My grief for this loss is also mixed with an intense fear of death and the lack of control we have for that circumstance… more on that later hopefully.
My sister and I do not live in the same state so helping her through the process of losing her husband to the brutal disease of brain cancer from a distance was quite challenging. I know her pain is unbearable and unimaginable and nothing could stop what was/is happening to her family but I think I have made decent efforts to be there for her as I can from the physical distance we are from each other. I hope to write a blog post about helping a loved one through a situation like this but for now – the pain is too deep. I promise it is coming though as I know so many of us are going through the same thing. And my ultimate goal for this blog is to be a place for everyone to turn to for support and knowing we are all just trying to get through this crazy thing called life together…

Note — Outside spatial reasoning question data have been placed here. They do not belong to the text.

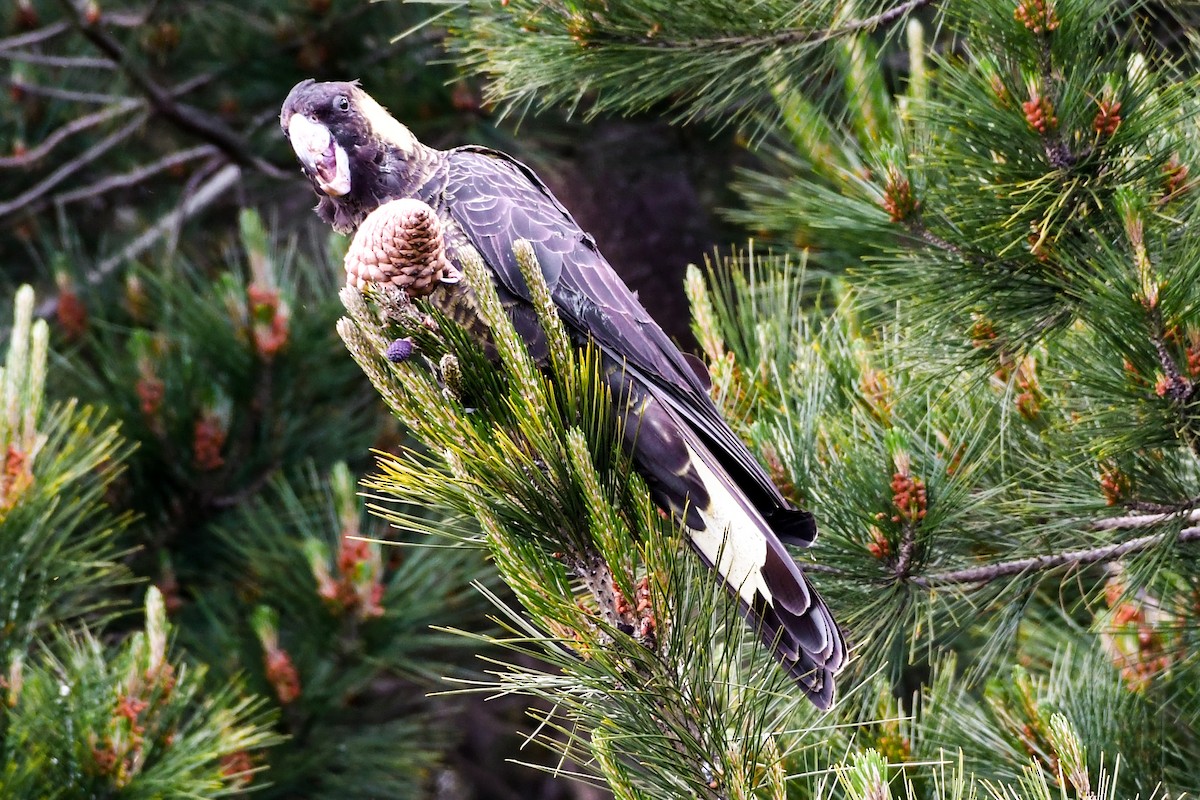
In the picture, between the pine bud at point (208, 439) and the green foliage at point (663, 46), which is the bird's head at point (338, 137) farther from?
the pine bud at point (208, 439)

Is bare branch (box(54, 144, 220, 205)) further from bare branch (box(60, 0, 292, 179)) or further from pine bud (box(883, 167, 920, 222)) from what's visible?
pine bud (box(883, 167, 920, 222))

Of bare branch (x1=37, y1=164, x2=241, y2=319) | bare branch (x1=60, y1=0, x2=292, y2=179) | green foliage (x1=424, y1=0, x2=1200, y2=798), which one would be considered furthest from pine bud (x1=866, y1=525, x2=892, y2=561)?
bare branch (x1=37, y1=164, x2=241, y2=319)

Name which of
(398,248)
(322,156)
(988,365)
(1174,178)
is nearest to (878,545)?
(988,365)

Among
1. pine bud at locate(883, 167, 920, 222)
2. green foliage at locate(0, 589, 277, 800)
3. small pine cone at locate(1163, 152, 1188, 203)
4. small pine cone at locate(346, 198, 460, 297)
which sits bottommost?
green foliage at locate(0, 589, 277, 800)

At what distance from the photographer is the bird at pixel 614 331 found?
1.76m

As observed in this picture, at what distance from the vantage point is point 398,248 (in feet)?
5.62

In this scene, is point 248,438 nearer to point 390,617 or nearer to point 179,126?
point 390,617

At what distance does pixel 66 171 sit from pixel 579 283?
3145mm

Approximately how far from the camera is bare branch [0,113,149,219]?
4.43 meters

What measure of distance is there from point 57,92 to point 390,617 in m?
2.59

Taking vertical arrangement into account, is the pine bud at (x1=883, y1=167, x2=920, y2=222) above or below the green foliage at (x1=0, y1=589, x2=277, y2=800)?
above

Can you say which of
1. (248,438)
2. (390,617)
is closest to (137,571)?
(248,438)

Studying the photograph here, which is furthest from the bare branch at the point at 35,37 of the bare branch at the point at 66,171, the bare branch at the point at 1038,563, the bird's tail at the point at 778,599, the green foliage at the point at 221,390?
the bare branch at the point at 1038,563

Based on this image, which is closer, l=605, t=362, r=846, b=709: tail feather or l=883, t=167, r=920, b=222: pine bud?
l=605, t=362, r=846, b=709: tail feather
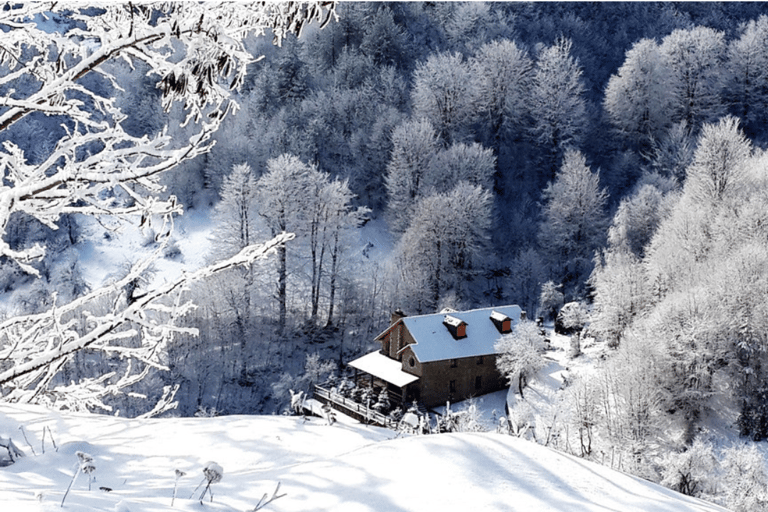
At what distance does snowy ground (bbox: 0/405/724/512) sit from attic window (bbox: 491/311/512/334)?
2291cm

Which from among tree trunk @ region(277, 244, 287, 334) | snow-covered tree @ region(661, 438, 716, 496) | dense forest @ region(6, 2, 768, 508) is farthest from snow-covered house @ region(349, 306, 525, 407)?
snow-covered tree @ region(661, 438, 716, 496)

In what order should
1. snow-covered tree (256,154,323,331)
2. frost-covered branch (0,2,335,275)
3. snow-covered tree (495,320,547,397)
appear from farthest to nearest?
snow-covered tree (256,154,323,331) < snow-covered tree (495,320,547,397) < frost-covered branch (0,2,335,275)

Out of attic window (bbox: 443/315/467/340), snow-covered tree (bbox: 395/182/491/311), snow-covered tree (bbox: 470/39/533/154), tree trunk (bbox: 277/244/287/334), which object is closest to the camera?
attic window (bbox: 443/315/467/340)

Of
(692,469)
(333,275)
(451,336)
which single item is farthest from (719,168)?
(333,275)

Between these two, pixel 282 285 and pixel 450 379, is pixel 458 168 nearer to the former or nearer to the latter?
pixel 282 285

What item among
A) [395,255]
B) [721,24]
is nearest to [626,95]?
[721,24]

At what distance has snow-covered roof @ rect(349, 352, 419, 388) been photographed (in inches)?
1019

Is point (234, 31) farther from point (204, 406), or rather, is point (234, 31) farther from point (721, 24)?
point (721, 24)

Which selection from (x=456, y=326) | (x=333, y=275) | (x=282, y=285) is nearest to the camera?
(x=456, y=326)

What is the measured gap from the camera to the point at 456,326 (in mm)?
26984

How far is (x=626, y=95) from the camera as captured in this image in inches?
1676

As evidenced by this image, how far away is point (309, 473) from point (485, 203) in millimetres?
33677

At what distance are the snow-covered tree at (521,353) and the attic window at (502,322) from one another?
113cm

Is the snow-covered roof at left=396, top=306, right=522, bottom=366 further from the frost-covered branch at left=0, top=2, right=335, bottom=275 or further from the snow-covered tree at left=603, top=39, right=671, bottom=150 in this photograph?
the frost-covered branch at left=0, top=2, right=335, bottom=275
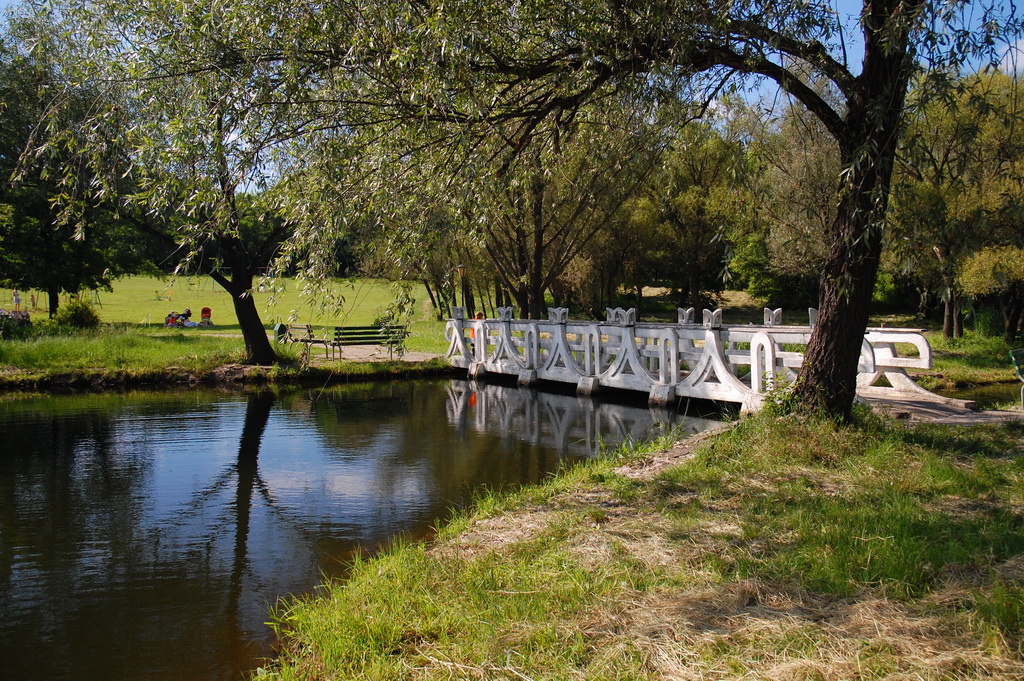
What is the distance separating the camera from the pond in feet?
17.4

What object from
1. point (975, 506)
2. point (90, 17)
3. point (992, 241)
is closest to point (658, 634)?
point (975, 506)

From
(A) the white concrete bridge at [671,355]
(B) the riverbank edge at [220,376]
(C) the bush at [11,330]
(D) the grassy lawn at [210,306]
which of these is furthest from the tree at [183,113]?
(C) the bush at [11,330]

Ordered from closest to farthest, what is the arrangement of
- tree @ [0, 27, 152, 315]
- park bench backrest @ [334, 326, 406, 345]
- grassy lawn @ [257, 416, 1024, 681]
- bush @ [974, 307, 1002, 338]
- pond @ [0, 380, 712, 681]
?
grassy lawn @ [257, 416, 1024, 681], pond @ [0, 380, 712, 681], tree @ [0, 27, 152, 315], park bench backrest @ [334, 326, 406, 345], bush @ [974, 307, 1002, 338]

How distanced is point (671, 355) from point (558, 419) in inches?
99.8

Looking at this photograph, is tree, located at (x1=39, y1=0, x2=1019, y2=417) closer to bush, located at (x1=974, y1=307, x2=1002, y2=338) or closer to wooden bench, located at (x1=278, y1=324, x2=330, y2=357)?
wooden bench, located at (x1=278, y1=324, x2=330, y2=357)

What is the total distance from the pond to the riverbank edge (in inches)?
50.2

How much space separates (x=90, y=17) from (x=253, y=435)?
6.86m

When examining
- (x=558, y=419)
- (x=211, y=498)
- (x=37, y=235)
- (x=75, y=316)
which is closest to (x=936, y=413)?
(x=558, y=419)

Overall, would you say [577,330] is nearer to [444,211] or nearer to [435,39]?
[444,211]

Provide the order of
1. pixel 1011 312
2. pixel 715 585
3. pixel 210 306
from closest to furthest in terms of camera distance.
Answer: pixel 715 585 → pixel 1011 312 → pixel 210 306

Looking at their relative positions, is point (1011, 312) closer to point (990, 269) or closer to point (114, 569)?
point (990, 269)

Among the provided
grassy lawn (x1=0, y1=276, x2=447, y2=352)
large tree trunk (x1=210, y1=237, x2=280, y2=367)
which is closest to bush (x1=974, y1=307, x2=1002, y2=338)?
grassy lawn (x1=0, y1=276, x2=447, y2=352)

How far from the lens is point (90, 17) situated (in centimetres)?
784

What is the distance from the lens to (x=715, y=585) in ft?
14.1
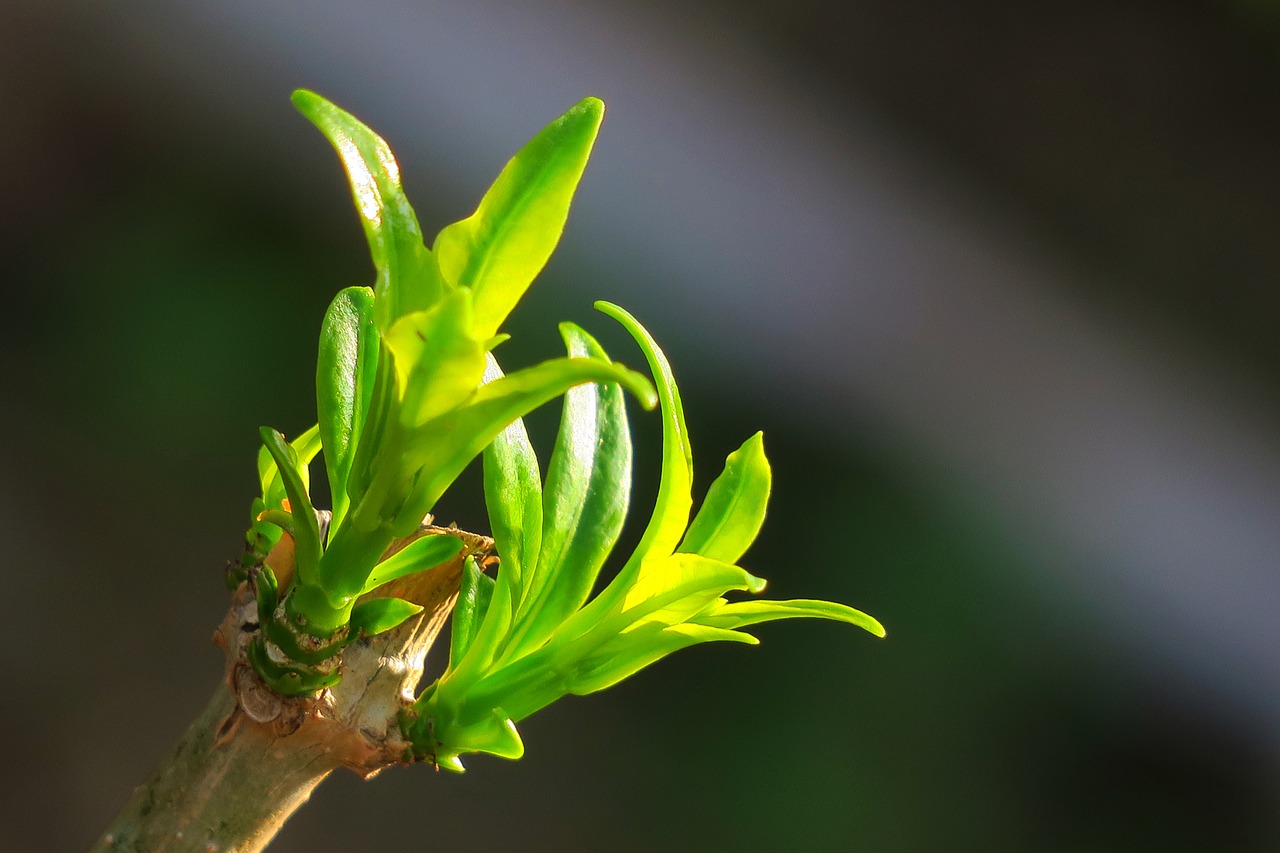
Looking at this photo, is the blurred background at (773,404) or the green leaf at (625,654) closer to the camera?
the green leaf at (625,654)

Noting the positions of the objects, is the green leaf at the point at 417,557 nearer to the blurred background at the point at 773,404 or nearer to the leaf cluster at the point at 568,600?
the leaf cluster at the point at 568,600

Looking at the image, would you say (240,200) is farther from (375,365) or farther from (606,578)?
(375,365)

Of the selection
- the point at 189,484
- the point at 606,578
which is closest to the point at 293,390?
the point at 189,484

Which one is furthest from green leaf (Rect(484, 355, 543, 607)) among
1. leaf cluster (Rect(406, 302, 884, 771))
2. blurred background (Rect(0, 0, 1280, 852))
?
blurred background (Rect(0, 0, 1280, 852))

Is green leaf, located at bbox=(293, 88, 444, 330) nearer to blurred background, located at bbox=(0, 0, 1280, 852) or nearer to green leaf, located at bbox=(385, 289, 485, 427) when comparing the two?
green leaf, located at bbox=(385, 289, 485, 427)

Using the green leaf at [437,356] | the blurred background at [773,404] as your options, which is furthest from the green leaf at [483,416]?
the blurred background at [773,404]

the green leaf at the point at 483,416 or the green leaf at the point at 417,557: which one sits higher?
the green leaf at the point at 483,416
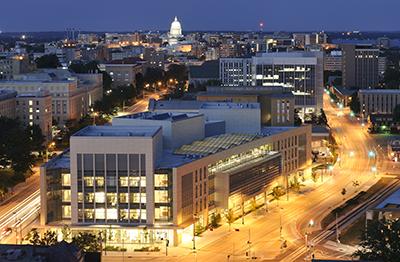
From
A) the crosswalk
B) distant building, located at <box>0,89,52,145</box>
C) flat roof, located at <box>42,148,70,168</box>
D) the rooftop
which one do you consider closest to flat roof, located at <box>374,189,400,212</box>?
the crosswalk

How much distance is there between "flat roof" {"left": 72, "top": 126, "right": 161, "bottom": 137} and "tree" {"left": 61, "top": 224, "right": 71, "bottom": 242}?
11388 millimetres

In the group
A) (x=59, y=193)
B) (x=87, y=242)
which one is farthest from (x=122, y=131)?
(x=87, y=242)

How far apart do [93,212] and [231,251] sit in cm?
1634

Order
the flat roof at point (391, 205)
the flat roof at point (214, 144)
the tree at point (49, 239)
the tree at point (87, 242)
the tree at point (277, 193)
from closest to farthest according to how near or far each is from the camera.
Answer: the tree at point (87, 242) → the tree at point (49, 239) → the flat roof at point (391, 205) → the flat roof at point (214, 144) → the tree at point (277, 193)

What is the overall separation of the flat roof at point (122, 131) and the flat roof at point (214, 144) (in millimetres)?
5410

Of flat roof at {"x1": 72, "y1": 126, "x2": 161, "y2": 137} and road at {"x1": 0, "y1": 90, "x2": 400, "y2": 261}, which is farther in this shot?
flat roof at {"x1": 72, "y1": 126, "x2": 161, "y2": 137}

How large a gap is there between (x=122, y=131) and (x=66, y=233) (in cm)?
1585

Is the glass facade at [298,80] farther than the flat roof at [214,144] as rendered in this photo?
Yes

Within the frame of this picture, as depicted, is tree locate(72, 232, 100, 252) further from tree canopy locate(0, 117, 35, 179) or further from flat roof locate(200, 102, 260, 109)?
flat roof locate(200, 102, 260, 109)

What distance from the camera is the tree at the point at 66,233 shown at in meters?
78.0

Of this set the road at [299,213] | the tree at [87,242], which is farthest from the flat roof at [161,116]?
the tree at [87,242]

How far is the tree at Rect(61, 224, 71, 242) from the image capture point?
78000 mm

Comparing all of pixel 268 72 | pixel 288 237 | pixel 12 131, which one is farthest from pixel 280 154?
pixel 268 72

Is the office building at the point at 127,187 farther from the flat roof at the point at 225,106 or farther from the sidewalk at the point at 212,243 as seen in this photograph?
the flat roof at the point at 225,106
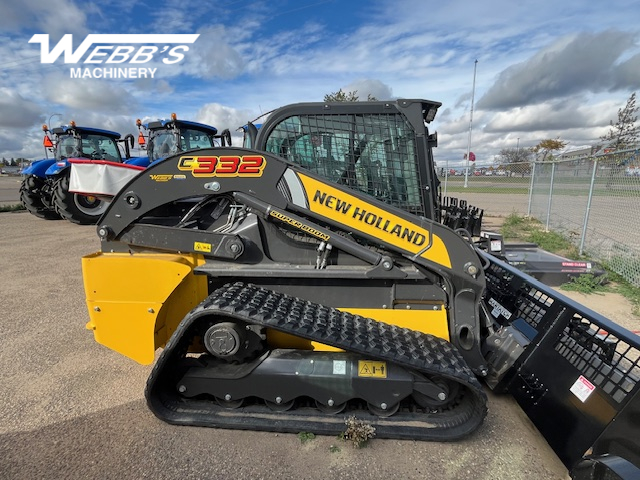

One thing this past year of 2020 has taught me is that life is short, precious, and fragile. No one is guaranteed tomorrow so living each day with grace and as much joy as we can is just so elemental to living life to its fullest. This moment in time is not forever. Nothing is forever.
Thank you all again sooo very much for joining my blogging journey!! I am excited to have a place to share all my inspo, experiences, and lessons learned in my 50 years of life and hope something I write about here on this website makes a difference in YOUR life!